> [Task inputs]:
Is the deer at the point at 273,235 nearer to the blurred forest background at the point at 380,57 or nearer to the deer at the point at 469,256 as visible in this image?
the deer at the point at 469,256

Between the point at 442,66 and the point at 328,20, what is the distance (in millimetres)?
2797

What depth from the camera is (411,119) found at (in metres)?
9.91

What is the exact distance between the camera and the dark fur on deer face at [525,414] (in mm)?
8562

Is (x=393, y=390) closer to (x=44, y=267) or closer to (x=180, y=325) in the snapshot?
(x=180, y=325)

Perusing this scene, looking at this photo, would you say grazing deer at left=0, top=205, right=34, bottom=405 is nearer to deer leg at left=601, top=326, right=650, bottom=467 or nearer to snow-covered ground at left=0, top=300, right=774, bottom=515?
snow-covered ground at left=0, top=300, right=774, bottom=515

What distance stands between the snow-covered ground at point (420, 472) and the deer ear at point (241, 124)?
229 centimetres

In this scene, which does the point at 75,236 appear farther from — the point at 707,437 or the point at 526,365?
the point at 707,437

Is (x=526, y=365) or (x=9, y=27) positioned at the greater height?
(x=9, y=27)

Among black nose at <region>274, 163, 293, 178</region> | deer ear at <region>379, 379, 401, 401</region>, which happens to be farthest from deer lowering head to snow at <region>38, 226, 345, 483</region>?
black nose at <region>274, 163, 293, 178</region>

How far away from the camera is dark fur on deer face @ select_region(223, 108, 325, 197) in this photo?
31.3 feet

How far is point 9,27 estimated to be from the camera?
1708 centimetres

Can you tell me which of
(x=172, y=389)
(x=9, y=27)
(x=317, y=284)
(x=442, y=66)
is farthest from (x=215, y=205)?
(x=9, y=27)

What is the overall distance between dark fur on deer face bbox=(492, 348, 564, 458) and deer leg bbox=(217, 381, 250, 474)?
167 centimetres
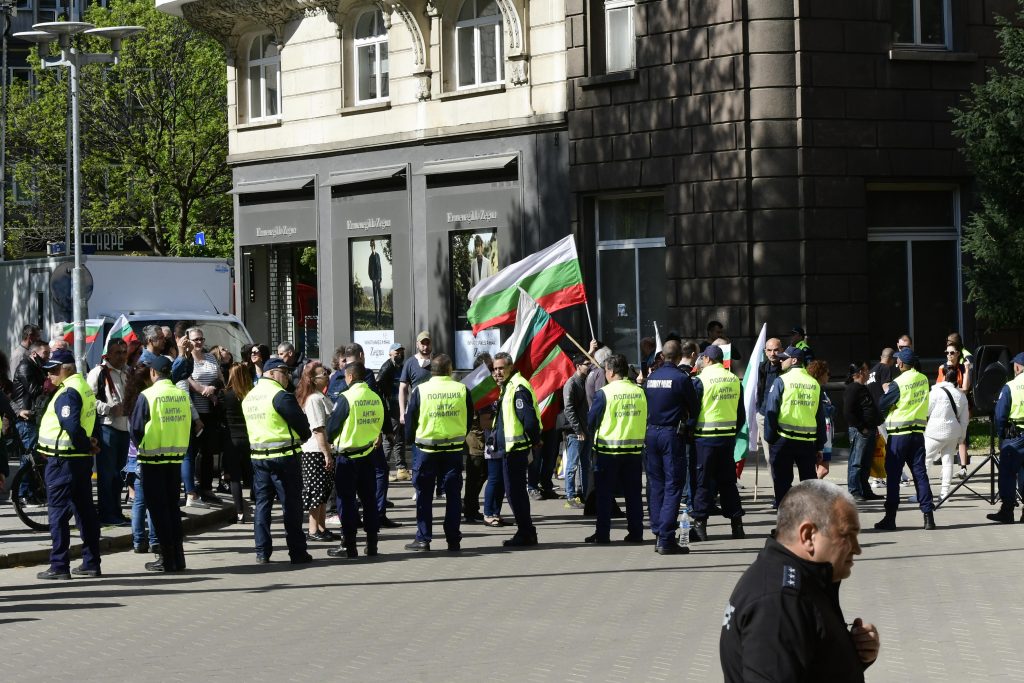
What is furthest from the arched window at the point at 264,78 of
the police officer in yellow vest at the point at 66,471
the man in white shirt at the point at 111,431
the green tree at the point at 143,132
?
the police officer in yellow vest at the point at 66,471

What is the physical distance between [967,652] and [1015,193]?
16474 mm

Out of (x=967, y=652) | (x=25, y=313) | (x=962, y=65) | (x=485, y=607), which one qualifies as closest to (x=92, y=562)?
(x=485, y=607)

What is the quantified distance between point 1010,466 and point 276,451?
7.28m

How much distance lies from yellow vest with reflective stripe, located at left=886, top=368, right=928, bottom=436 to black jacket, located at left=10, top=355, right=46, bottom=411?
31.9ft

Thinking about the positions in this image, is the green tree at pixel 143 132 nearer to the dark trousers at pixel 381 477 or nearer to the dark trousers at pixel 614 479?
the dark trousers at pixel 381 477

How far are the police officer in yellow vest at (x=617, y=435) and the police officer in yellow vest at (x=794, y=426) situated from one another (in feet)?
4.16

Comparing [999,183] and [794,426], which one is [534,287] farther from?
[999,183]

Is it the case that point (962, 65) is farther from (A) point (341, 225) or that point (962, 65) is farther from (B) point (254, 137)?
(B) point (254, 137)

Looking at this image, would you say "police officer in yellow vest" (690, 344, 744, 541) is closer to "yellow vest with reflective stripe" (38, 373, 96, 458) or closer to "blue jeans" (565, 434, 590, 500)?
"blue jeans" (565, 434, 590, 500)

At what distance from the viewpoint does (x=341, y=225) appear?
31234 millimetres

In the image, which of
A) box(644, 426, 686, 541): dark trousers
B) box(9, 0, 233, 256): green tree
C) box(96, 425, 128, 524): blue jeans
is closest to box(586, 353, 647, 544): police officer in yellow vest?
box(644, 426, 686, 541): dark trousers

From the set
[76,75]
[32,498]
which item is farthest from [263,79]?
[32,498]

> [Task to complete]: Count the lines of the listing above that contain the word "officer", and give only that number.

> [Exercise answer]: 5